Questions: You are given n cities, find shortest path from source city to destination city.
I mentioned we can use Dijkstra's algorithm to find the shortest path.

Interviewer - How will you handle loop?
Me - I am using a min heap to traverse nodes. I am maintaining minDistance in a map. If we encounter that node again, we will process only if the new distance is less than the distance we have seen before.

Interviewer kept asking me if this is BFS or DFS.
In my code, I had used priorityQueue.offer().
Interviewer - What is this offer API?
Me - It's an inbuilt Java method to add to the min heap.
Interviewer - What is this offer? Why did you use it?
Me - To maintain the min heap of distances seen.

Question 2:
You have a system of movie booking. You want to query efficiently:

  1. Find all movie bookings for a user.
  2. Find all users who have booked this movie.

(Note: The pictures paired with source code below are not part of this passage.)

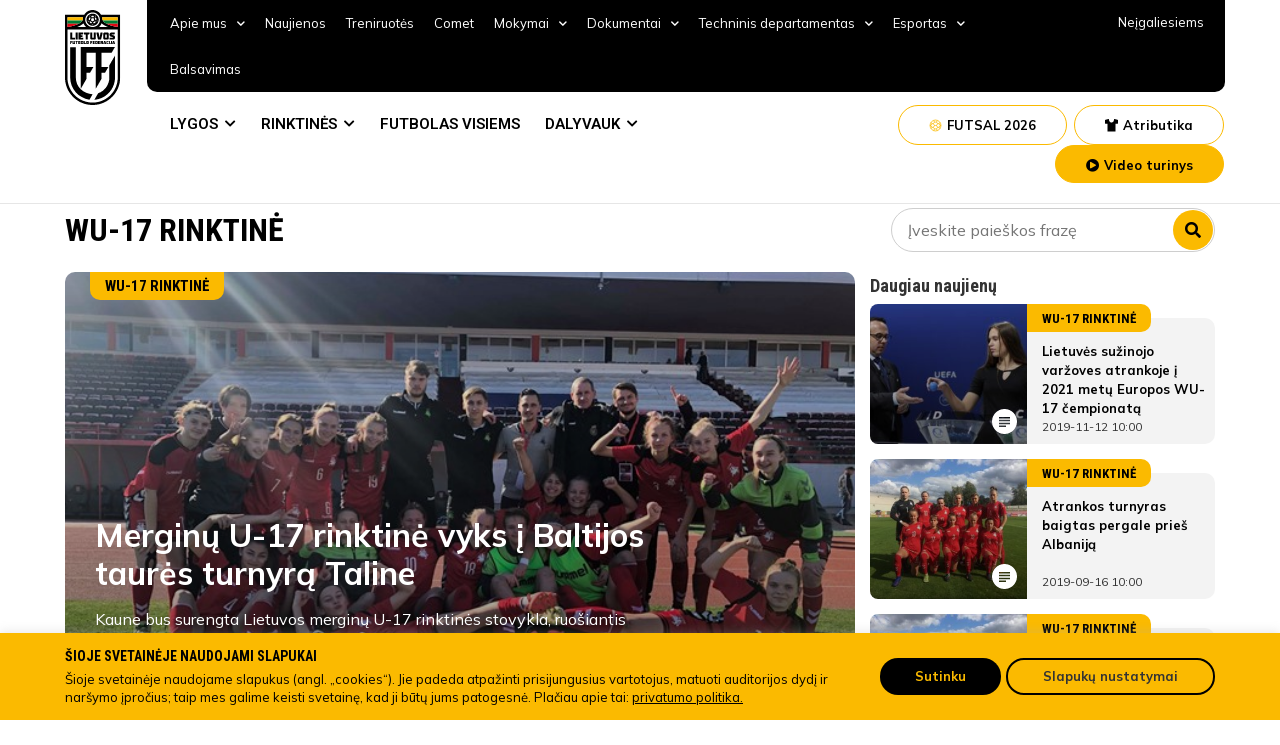

--- FILE ---
content_type: text/css
request_url: https://www.lff.lt/wp-content/uploads/elementor/css/post-20754.css?ver=1754488079
body_size: 1510
content:
.elementor-20754 .elementor-element.elementor-element-7c2fd13{margin-top:40px;margin-bottom:0px;}.elementor-bc-flex-widget .elementor-20754 .elementor-element.elementor-element-c7f1f4d.elementor-column .elementor-widget-wrap{align-items:center;}.elementor-20754 .elementor-element.elementor-element-c7f1f4d.elementor-column.elementor-element[data-element_type="column"] > .elementor-widget-wrap.elementor-element-populated{align-content:center;align-items:center;}.elementor-20754 .elementor-element.elementor-element-457c555 .elementor-heading-title{color:#000000;font-family:"Roboto Condensed", Sans-serif;font-size:32px;font-weight:bold;text-transform:uppercase;}.elementor-20754 .elementor-element.elementor-element-c4b3c36{width:100%;max-width:100%;}.elementor-20754 .elementor-element.elementor-element-23e6b53 > .elementor-widget-wrap > .elementor-widget:not(.elementor-widget__width-auto):not(.elementor-widget__width-initial):not(:last-child):not(.elementor-absolute){margin-bottom:0px;}.elementor-20754 .elementor-element.elementor-element-23e6b53 > .elementor-element-populated{padding:0px 0px 0px 0px;}@media(min-width:768px){.elementor-20754 .elementor-element.elementor-element-c7f1f4d{width:70.598%;}.elementor-20754 .elementor-element.elementor-element-f26f936{width:29.361%;}}@media(max-width:767px){.elementor-20754 .elementor-element.elementor-element-7c2fd13{margin-top:0px;margin-bottom:0px;}.elementor-20754 .elementor-element.elementor-element-90be757{margin-top:0px;margin-bottom:0px;}}

--- FILE ---
content_type: image/svg+xml
request_url: https://www.lff.lt/wp-content/themes/lff/assets/images/text-icon.svg
body_size: 468
content:
<svg width="32" height="32" viewBox="0 0 32 32" fill="none" xmlns="http://www.w3.org/2000/svg">
<path fill-rule="evenodd" clip-rule="evenodd" d="M16 32C24.8366 32 32 24.8366 32 16C32 7.16344 24.8366 0 16 0C7.16344 0 0 7.16344 0 16C0 24.8366 7.16344 32 16 32ZM8.95996 21.2117H17.76V23.0402H8.95996V21.2117ZM8.95996 13.8974H23.04V15.7259H8.95996V13.8974ZM23.04 19.3831H8.95996V17.5545H23.04V19.3831ZM8.95996 12.0688V10.2402H23.04V12.0688H8.95996Z" fill="white"/>
</svg>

I said for my database table I will use a secondary index to store indexed by userId.
Interviewer - No database, what if you had this data in memory?
Me - Say we are storing this data in memory and we are using a hashmap. If the key of the map is userId, then for the second query, it would be inefficient. To mitigate this, I would store data duplicated in another map whose key is movieId.

Interviewer - No, we don’t want to increase space. We want to store it efficiently without any extra space.

Candidate's Approach

I explained my approach using Dijkstra's algorithm and how I would handle loops with a min heap. For the movie booking system, I discussed using a hashmap for efficient querying but struggled to address the space efficiency concern raised by the interviewer.

Interviewer's Feedback

No feedback provided.


Round 2: HLD

Questions: Design a distributed cache.

Candidate's Approach

Had a really good discussion about the design and architecture of a distributed cache. We spent the last 15 minutes discussing one of my projects, which was a pleasant experience.

Interviewer's Feedback

No feedback provided.


Round 3: HM Round

Questions: Describe a project where you faced a technical challenge.

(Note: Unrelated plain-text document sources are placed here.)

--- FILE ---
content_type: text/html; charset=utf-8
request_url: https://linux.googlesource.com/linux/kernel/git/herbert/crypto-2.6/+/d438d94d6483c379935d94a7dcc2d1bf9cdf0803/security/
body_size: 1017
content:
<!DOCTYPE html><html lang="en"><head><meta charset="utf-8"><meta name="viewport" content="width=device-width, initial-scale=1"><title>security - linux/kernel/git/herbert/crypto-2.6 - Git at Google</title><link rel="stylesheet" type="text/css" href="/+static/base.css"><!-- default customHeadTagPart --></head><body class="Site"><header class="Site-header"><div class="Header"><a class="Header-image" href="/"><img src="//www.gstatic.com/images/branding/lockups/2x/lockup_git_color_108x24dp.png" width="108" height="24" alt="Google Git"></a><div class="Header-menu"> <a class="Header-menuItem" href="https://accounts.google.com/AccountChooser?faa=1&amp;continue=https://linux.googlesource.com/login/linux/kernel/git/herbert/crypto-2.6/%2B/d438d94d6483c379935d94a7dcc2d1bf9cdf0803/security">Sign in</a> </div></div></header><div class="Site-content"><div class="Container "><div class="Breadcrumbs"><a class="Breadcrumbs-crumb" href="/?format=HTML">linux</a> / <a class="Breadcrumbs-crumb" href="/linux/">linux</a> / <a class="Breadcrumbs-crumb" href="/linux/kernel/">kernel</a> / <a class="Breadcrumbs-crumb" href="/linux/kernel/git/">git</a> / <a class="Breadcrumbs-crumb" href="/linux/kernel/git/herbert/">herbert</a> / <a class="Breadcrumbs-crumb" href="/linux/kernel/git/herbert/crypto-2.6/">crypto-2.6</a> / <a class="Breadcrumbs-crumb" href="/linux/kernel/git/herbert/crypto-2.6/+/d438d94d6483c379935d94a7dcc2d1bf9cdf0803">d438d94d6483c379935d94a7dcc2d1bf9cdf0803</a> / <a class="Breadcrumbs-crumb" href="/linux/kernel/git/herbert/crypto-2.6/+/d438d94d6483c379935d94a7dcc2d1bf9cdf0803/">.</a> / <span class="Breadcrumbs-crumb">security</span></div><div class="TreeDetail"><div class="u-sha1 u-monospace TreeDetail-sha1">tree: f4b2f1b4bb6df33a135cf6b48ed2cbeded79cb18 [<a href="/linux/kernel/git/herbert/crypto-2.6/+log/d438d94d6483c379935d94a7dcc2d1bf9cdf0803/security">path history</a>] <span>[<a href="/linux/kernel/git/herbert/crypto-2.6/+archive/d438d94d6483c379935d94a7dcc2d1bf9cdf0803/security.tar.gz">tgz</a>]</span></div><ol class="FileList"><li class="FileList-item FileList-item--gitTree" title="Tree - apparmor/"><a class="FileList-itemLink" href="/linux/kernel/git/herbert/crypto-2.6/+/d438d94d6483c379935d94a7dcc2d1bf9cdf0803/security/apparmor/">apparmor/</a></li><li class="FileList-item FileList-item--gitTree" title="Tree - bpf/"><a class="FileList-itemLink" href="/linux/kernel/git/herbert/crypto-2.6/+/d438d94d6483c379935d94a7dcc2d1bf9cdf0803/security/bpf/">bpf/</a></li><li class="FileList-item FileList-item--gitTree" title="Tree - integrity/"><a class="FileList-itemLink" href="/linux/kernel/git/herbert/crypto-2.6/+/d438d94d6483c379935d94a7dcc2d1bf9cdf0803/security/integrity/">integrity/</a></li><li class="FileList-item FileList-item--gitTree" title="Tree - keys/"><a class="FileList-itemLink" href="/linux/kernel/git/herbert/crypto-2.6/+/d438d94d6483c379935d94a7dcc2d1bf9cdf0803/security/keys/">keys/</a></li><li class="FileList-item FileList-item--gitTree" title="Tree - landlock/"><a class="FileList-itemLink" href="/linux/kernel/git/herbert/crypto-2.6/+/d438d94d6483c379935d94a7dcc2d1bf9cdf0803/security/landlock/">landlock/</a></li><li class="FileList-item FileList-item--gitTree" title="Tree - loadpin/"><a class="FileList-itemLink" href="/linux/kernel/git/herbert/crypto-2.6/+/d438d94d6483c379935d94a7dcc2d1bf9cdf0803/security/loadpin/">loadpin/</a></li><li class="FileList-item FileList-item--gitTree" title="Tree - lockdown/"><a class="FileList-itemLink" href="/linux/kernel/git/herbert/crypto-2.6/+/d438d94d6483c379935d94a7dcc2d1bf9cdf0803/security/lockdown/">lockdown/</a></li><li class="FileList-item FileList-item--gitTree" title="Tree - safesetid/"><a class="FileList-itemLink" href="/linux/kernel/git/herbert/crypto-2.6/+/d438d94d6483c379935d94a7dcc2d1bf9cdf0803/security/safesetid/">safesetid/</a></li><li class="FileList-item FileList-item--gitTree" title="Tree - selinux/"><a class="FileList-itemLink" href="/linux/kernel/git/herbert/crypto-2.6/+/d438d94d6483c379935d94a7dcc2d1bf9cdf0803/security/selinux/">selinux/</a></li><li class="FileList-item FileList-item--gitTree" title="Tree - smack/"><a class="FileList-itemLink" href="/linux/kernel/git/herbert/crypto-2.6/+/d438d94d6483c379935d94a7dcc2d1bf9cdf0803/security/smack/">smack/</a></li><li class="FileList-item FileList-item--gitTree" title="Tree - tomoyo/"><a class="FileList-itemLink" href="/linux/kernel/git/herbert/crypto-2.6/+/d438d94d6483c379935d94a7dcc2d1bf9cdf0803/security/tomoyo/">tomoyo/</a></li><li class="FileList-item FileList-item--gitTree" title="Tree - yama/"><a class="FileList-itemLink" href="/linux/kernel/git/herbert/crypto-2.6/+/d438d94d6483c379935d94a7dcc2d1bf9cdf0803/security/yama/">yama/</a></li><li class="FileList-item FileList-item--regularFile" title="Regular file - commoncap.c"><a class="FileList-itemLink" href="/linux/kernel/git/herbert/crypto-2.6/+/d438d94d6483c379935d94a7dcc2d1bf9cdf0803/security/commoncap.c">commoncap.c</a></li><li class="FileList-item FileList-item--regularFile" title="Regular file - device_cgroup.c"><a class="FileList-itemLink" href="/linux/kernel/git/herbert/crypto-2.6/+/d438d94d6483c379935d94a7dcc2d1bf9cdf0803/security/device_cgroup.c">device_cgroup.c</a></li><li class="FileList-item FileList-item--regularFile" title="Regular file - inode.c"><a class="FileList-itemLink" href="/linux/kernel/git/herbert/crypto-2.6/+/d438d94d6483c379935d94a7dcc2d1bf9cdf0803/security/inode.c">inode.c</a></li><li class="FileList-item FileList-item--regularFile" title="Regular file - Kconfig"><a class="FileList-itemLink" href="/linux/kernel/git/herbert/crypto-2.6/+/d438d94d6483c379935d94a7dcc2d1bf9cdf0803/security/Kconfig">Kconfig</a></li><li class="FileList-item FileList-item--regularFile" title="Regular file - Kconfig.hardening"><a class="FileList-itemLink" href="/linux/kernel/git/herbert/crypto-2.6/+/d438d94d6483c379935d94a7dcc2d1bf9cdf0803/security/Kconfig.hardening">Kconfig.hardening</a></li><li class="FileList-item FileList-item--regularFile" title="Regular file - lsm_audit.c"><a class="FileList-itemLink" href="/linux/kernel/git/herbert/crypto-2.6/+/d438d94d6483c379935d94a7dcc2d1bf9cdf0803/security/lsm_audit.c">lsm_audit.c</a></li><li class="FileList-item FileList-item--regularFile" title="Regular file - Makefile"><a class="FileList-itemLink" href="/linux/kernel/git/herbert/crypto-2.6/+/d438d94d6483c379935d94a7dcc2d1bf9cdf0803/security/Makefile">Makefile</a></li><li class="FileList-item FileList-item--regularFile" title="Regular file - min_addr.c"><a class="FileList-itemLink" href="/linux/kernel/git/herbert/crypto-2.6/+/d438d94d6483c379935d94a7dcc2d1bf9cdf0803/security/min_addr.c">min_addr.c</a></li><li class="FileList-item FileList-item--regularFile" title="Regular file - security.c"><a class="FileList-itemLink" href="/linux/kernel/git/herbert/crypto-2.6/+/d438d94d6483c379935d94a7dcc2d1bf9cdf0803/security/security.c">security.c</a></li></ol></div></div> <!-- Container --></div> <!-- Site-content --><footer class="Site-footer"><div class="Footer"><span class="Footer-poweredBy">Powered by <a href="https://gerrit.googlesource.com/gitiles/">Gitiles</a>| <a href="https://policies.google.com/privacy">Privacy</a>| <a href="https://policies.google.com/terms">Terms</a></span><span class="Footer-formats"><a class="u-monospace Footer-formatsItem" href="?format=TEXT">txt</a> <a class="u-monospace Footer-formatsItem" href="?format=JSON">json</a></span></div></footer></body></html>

I described a project where I solved a race condition in a distributed system by using a cache, explaining the architecture with whiteboard diagrams.

Interviewer - What is this service you have written? Your service didn't have a name or what?
Me - Sorry, I will mention the name properly.

After describing the project, the interviewer said he didn't find it challenging and asked if I had worked on a more challenging project. I then described another project where I scaled the service to handle huge load and reduced infrastructure costs by 50%.

I mentioned using AWS S3 and AWS EC2, but the hiring manager didn't know what S3 and EC2 were.

At the end of the interview, I asked about expectations. He said he would expect me to work on high-scale systems and that the scale I work at is no match for what they do. They work at PLANET SCALE.

Candidate's Approach

I explained my project involving a race condition and how I used a cache to solve it. I provided an abstract overview of the architecture but was criticized for not naming components properly.

Interviewer's Feedback

The hiring manager expressed that he did not find my project challenging and questioned my experience with high-scale systems, implying that my background was insufficient for their expectations.